Originally Posted by
Britalian
The only question is do you want to put in the time helping him to (hopefully) enjoy it the way it's supposed to be enjoyed? Just my opinion, but you should move on.
They way its supposed to be enjoyed? My pleasure from sex is much more than just feeling. It's much more of an emotional thing. I feel pleasure from being THAT much closer to him, and being able to make him feel good.
I do want to put in the time to help him.

Originally Posted by
Choux
You know, there are lots of guys who like to take it slow, but can be pushed by an aggressive girlfriend into stuff they don't want to do. That is what it sounds like here. In his own words, he pretends you aren't there.
Many young(and some old)guys don't want to think of their girlfriend as a CSer.....
Probably, you should back off on the sexual moves for now. Too much for him.
Why would you assume that I pushed him into it?

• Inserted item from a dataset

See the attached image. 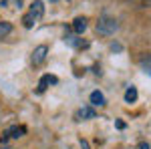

I don't push him to do anything he doesn't want to do. In fact, he initiated the whole thing. I'm willing to do whatever it is that I can do to help him. The whole pretending that I'm not there could be that he feels more comfortable doing things like this when he's alone, which is understandable. He might even feel intimidated because I'm not a virgin and feel like he has to live up to some kind of standard?
I ask him about it, but he doesn't disclose much. Understandable.
He makes it seem like there is nothing that he/we can do. He keeps saying he is a "factory defect". I keep telling him that it's fine and we will figure it out. He wants to have children in the future, but I don't know how it will be possible if he cannot .
He said that it happened with him and his ex and he was not able to with her from oral sex, but as soon as she was gone he was fine.
I know it will take time, but I just don't know where to start. I guess I should just keep trying different things?